━━ Trecho do texto

O efeito direto da COVID-19 sobre crianças que estão inseridas em contextos humanitários provavelmente será maior do que o que foi observado até agora nos países mais ricos. Embora a forma grave da COVID-19 tenha afetado predominantemente os adultos, ainda não sabemos como ela vai afetar as crianças nos locais onde MSF trabalha, que geralmente têm condições e doenças pré-existentes, como desnutrição, tuberculose ou HIV. Também não é possível prever como ela irá interagir com as doenças infecciosas comuns vistas nesses locais, como malária e sarampo.

A ameaça mais perigosa à saúde infantil não será a COVID-19 em si, mas sua consequência indireta a longo prazo. Muito mais crianças morrerão por causa da redução na oferta ou do fechamento de serviços regulares de saúde infantil e haverá um aumento no número de mortes de recém-nascidos devido à perda de acesso a partos seguros e assistência pós-natal. Mesmo nos lugares onde os serviços de saúde infantil estão mantidos, o medo e as informações falsas sobre a COVID-19 estão privando os pais de levar seus filhos doentes aos centros de saúde. Como consequência, crianças infectadas por doenças fatais estão chegando tarde demais para serem tratadas. Essa situação já está sendo relatada em países de alta renda, mas, sem dúvidas, terá consequências muito maiores em locais com menos recursos e sistemas de saúde mais precários.

━━━━
━━ Dados fornecidos

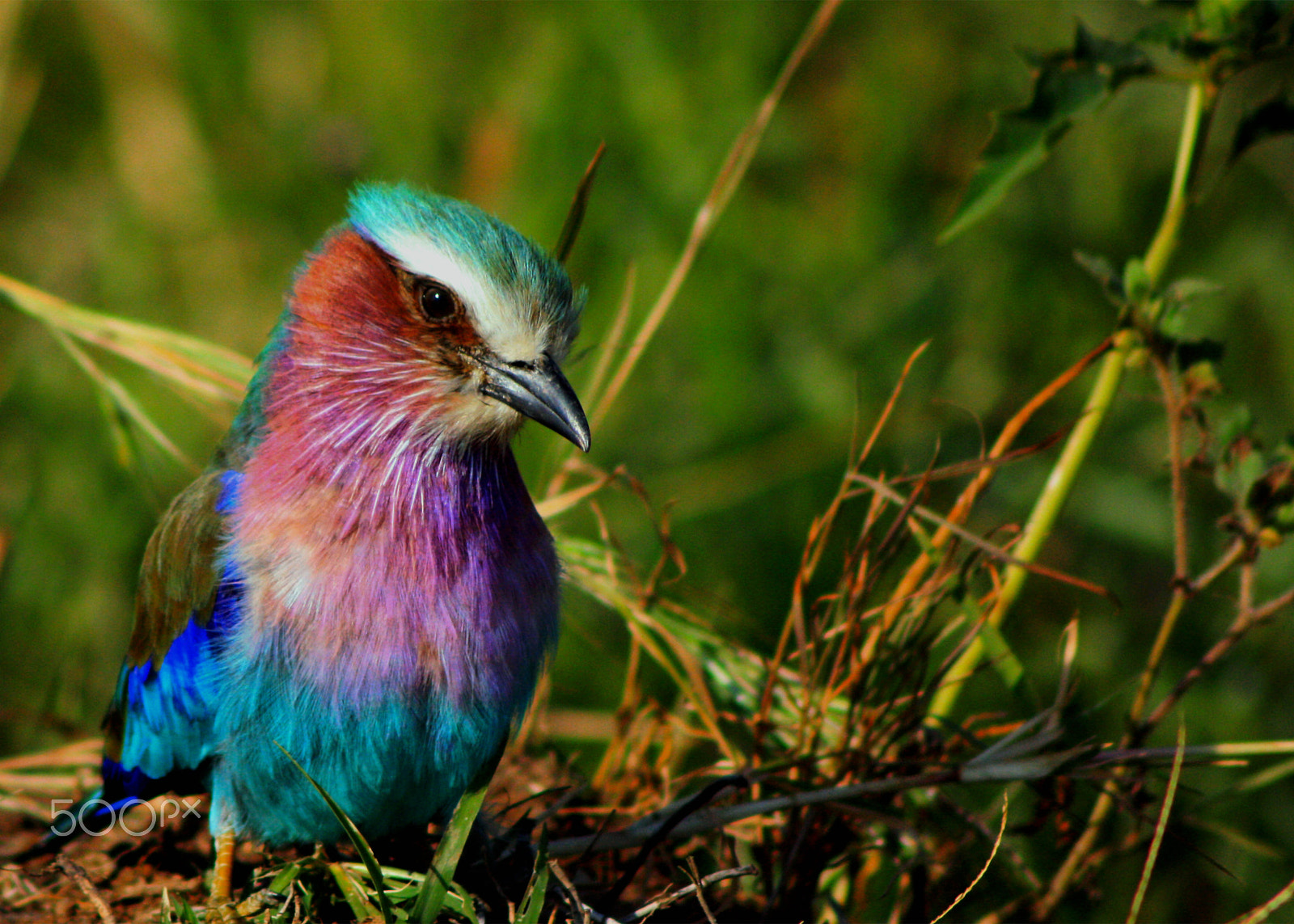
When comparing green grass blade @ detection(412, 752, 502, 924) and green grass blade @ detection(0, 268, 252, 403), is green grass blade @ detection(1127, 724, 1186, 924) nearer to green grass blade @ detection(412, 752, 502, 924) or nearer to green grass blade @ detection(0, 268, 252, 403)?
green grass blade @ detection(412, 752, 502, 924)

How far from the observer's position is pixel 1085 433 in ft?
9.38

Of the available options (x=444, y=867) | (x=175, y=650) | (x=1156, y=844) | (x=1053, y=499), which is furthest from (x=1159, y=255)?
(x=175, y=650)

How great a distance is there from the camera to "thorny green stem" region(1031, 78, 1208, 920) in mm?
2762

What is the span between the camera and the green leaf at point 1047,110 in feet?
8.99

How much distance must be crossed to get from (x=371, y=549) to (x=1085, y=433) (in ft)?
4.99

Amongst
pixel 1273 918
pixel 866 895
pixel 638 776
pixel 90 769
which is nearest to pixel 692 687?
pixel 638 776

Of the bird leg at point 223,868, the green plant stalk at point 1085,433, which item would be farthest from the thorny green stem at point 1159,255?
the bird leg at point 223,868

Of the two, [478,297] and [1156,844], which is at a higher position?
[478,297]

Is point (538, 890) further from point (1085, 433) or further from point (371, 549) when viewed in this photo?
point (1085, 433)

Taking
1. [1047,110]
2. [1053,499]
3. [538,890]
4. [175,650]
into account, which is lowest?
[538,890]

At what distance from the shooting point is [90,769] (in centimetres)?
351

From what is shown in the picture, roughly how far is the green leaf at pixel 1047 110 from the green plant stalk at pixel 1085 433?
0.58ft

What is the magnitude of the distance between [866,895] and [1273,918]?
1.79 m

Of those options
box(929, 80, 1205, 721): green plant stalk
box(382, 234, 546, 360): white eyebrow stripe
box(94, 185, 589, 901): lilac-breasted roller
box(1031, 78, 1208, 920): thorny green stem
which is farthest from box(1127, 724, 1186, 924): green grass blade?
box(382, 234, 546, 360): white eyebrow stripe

━━━━

Tarefas a realizar
1/ Responda com base no texto sobre a COVID-19 e a saúde infantil:
(a) Que condições e doenças pré-existentes o texto cita como comuns nos locais onde MSF trabalha?
(b) Quais doenças infecciosas comuns nesses locais são mencionadas?
(c) Segundo o texto, o que está impedindo os pais de levar os filhos doentes aos centros de saúde?
2/ Reproduza, do texto sobre a COVID-19 e a saúde infantil, a passagem que vai de "O efeito direto" até "malária e sarampo.".

Respostas do exercício
1/
(a) Desnutrição, tuberculose ou HIV.
(b) Malária e sarampo.
(c) O medo e as informações falsas sobre a COVID-19.

2/
O efeito direto da COVID-19 sobre crianças que estão inseridas em contextos humanitários provavelmente será maior do que o que foi observado até agora nos países mais ricos. Embora a forma grave da COVID-19 tenha afetado predominantemente os adultos, ainda não sabemos como ela vai afetar as crianças nos locais onde MSF trabalha, que geralmente têm condições e doenças pré-existentes, como desnutrição, tuberculose ou HIV. Também não é possível prever como ela irá interagir com as doenças infecciosas comuns vistas nesses locais, como malária e sarampo.